Natalie Dessay

French coloratura soprano Natalie Dessay was born Nathalie Dessaix in Lyon in 1965. She simplified her name in homage to Natalie Wood. Dessay emerged on the international scene in the 1990s. A graduate of the Bordeaux Conservatoire, she took first prize in the Premier Prix de Concourse in the France-Telecom Les Voix Nouvelles Competition, and then entered the Paris Opéra’s training program for talented young singers, the Ecole d’Art Lyric.

After winning the International Mozart Competition of the Vienna State Opera in 1991, she received invitations for concert and recital appearances, most notably an all-Mozart recital on the stage of La Scala. She also made a recital recording with EMI Classics of Mozart arias that was an extraordinary success.

Quickly engaged by major opera houses around the world, she sang Blondchen in Die Entführung aus dem Serail, Madame Herz in Der Schauspieldirektor, the title role in Zaïde, Adele in Die Fledermaus, and Zerbinetta in Ariadne auf Naxos.

In 1992, Dessay debuted as Olympia in Offenbach’s Tales of Hoffmann, and in 1993, she sang at the opening of the New Lyon Opéra. In the same year she joined the roster of the Vienna Staatsoper with a triumphant performance as Blondchen. She sang there in an acclaimed production of Tales of Hoffmann with Plácido Domingo, and as Sophie in Strauss’ Der Rosenkavalier opposite Anne Sophie von Otter.

Another Strauss opera was the vehicle for her debut at the Metropolitan Opera in New York in 1994, where she sang Fiakermilli in Arabella. Also that year, she added to her credits the Queen of the Night (Mozart’s Magic Flute) in the Aix-en-Provence Festival, and the title role of Delibes’ Lakmé at the Opéra-Comique in Paris.
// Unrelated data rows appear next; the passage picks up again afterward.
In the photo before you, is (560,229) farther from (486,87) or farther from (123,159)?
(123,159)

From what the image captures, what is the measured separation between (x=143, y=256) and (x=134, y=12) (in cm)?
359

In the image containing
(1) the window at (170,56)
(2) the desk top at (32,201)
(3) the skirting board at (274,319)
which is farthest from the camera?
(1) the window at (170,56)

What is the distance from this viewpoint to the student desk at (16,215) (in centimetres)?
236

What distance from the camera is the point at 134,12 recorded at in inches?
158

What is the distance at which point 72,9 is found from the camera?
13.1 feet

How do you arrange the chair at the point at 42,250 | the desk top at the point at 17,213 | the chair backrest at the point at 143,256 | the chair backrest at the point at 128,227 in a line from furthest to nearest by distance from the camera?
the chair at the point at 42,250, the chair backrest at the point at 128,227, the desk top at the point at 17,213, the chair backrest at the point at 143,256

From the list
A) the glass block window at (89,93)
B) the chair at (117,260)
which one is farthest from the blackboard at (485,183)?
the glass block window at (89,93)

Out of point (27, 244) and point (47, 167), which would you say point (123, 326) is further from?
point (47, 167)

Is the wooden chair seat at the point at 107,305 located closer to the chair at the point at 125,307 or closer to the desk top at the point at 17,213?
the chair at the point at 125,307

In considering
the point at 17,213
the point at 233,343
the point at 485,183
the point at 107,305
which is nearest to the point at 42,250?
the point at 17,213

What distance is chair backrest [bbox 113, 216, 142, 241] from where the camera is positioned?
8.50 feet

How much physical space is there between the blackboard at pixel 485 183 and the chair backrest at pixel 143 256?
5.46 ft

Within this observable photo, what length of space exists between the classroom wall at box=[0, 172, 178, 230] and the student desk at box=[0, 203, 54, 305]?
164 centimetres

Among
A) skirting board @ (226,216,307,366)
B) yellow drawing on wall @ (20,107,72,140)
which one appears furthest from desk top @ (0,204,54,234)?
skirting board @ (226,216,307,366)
Dessay enlarged the scope of her repertory in the mid- to late ’90s, singing Strauss’ rarely heard Die Schweigsame Frau (The Silent Woman) on her home stage in Vienna, Stravinsky’s Nightingale at the Châtelet under Boulez, and Ophelia in Thomas’ Hamlet at the Geneva Opera. Since then she has added Offenbach’s Orphée aux Enfers, La Sonnambula, Lucia di Lammermoor, Massenet’s Manon, and Susanna in Le nozze di Figaro to her repertory. She has made a specialty of Bellini and Donizetti heroines, excelling in roles both comic (La Fille du Regiment) and tragic (Lucia). Her performances in those roles were featured in Live from the Met Simulcasts in 2008 and 2011, respectively.
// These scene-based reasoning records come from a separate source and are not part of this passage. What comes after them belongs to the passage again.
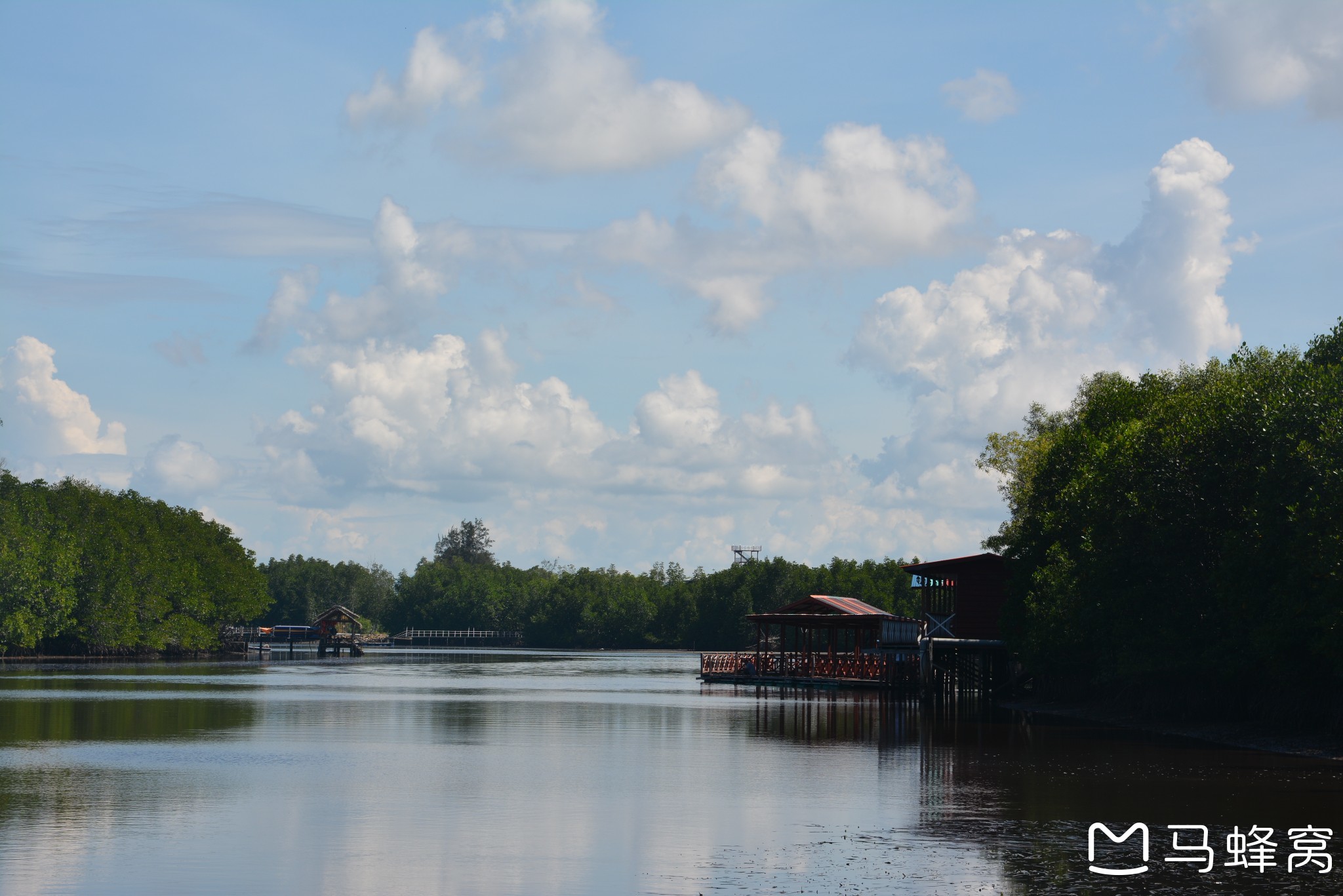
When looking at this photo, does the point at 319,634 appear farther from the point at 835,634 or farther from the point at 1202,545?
the point at 1202,545

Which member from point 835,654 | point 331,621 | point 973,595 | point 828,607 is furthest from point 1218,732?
point 331,621

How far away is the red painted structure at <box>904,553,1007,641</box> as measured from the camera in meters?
71.7

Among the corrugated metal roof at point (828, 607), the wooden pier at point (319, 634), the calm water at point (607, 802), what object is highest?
the corrugated metal roof at point (828, 607)

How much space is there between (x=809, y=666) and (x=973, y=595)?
471 inches

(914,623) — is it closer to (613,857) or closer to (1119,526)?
(1119,526)

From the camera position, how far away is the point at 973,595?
Answer: 238 feet

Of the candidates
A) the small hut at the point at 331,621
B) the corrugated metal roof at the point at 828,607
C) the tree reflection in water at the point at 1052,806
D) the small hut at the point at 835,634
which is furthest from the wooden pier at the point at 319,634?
the tree reflection in water at the point at 1052,806

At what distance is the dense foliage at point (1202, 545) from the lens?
39750 millimetres

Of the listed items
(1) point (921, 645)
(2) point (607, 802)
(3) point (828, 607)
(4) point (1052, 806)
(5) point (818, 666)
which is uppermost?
(3) point (828, 607)

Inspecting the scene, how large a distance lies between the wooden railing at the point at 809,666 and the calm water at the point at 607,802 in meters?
17.2

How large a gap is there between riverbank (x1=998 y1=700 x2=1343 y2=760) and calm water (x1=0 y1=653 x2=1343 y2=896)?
5.03 ft

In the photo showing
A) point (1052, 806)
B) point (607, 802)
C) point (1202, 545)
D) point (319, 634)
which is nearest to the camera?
point (1052, 806)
Her recital album, Vocalises, won a Diapason d’Or award and a Classique d’Or RTL in 1998. Despite the need for vocal cord surgery, which put her career on hold from 2002 until 2005, EMI’s recording of Lakmé with Michel Plasson conducting and Dessay in the title role won the award for French Recording of the Year at the Victoires de la Musique Classique. Other releases include Offenbach’s Orphée and a Mozart aria disc on Virgin. She has recorded both the original French and Italian versions of Lucia di Lammermoor. Her list of awards also includes the Opera News Award and the Laurence Olivier Award (both 2008), and her designation as a Chevalier of the Legion of Honor (2011).
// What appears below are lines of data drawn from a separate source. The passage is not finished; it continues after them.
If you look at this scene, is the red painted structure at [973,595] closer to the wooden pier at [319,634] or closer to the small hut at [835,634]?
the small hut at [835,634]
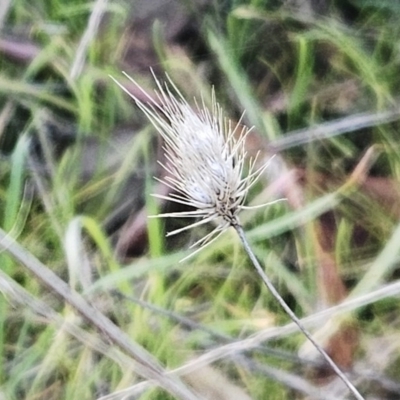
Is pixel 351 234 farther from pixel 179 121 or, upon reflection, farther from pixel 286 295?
pixel 179 121

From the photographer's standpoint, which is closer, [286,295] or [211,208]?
[211,208]

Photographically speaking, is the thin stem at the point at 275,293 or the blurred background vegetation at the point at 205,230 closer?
the thin stem at the point at 275,293

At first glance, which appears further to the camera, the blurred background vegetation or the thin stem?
the blurred background vegetation

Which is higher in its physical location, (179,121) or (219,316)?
(179,121)

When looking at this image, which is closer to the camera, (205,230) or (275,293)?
(275,293)

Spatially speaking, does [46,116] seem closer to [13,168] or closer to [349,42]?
[13,168]

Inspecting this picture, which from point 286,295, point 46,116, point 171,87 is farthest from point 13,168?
point 286,295

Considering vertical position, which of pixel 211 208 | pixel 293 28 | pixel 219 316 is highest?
pixel 293 28

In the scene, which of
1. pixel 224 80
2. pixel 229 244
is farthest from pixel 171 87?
pixel 229 244
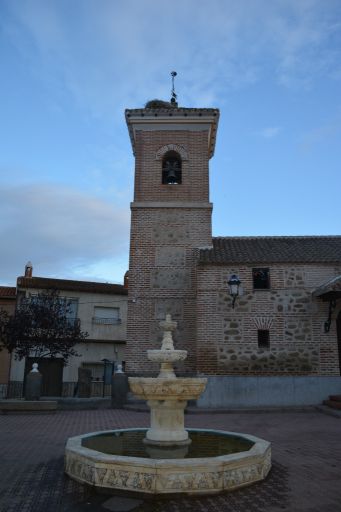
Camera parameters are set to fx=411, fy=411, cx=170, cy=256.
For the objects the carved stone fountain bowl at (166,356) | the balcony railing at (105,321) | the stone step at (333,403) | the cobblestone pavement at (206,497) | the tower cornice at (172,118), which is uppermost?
the tower cornice at (172,118)

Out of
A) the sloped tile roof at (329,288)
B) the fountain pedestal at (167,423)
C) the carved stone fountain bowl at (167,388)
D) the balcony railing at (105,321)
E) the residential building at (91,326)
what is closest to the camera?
the carved stone fountain bowl at (167,388)

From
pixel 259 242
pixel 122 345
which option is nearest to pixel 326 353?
pixel 259 242

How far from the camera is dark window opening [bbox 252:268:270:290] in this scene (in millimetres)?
14609

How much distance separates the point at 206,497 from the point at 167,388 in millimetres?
1550

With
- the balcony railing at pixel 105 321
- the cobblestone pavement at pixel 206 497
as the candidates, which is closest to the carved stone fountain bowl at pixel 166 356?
the cobblestone pavement at pixel 206 497

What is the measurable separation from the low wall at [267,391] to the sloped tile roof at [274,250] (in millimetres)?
4022

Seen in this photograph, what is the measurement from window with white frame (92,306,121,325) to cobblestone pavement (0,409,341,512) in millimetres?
→ 14701

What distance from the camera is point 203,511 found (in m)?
4.02

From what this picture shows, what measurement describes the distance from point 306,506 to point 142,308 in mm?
11327

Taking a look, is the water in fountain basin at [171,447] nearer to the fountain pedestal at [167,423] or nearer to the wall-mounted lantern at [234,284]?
the fountain pedestal at [167,423]

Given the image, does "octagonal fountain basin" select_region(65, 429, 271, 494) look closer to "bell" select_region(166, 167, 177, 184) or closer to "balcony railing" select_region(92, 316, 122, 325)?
"bell" select_region(166, 167, 177, 184)

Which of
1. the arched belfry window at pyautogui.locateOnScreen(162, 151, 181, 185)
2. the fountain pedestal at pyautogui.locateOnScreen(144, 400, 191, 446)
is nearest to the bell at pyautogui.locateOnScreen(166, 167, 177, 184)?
the arched belfry window at pyautogui.locateOnScreen(162, 151, 181, 185)

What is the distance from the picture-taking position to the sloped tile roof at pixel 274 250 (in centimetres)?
1459

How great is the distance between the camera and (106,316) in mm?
25719
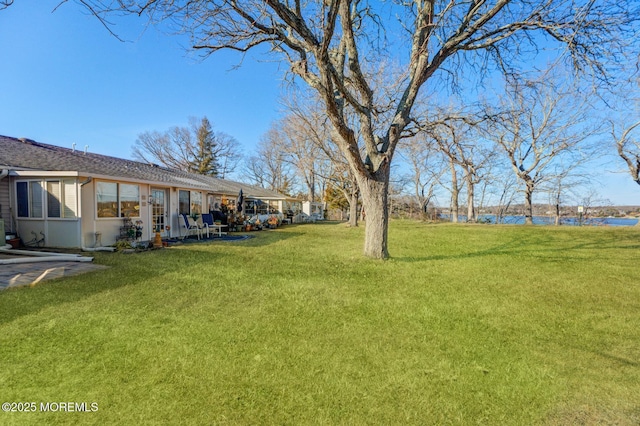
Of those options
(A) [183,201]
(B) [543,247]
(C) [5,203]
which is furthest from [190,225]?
(B) [543,247]

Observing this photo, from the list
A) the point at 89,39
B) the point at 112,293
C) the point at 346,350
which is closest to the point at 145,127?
the point at 89,39

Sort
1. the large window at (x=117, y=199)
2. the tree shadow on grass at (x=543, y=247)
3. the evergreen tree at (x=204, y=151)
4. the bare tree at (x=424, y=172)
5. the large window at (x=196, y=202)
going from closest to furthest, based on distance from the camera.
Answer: the tree shadow on grass at (x=543, y=247) < the large window at (x=117, y=199) < the large window at (x=196, y=202) < the bare tree at (x=424, y=172) < the evergreen tree at (x=204, y=151)

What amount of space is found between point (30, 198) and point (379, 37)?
37.8ft

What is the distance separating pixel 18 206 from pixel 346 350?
37.9 ft

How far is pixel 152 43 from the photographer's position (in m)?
6.06

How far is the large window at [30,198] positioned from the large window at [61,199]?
36cm

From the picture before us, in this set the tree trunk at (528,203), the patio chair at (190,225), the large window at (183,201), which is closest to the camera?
the patio chair at (190,225)

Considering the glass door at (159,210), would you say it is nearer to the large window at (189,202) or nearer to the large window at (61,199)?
the large window at (189,202)

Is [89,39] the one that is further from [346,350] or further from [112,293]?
[346,350]

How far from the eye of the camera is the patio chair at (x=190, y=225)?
40.3 ft

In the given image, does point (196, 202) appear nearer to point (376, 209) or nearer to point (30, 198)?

In 2013, Dessay retired from live operatic performance (her final role was as Massenet’s Manon in Toulouse, France). But she has continued to record, taking on several projects beyond the scope of opera (something she had previously avoided). Her 2013 release, Entre elle et lui, was a duo project with veteran French film composer and jazz pianist Michel Legrand. In 2017, Dessay released Pictures of America, her first English-language album, featuring a program of selections from the Great American Songbook.